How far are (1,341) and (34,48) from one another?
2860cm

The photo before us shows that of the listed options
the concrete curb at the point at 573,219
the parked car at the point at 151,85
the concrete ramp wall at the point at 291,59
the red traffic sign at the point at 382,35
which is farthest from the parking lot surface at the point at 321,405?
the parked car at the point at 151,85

......

WRITTEN REQUEST => Present the listing above as a Markdown table with two columns, Row and Line. Put a running number in Row and each non-blank line in Line.

ANSWER TO THE TASK =>
| Row | Line |
|---|---|
| 1 | How far are (1,341) and (34,48) from one another? |
| 2 | 2860cm |
| 3 | The photo before us shows that of the listed options |
| 4 | the concrete curb at the point at 573,219 |
| 5 | the parked car at the point at 151,85 |
| 6 | the concrete ramp wall at the point at 291,59 |
| 7 | the red traffic sign at the point at 382,35 |
| 8 | which is farthest from the parking lot surface at the point at 321,405? |
| 9 | the parked car at the point at 151,85 |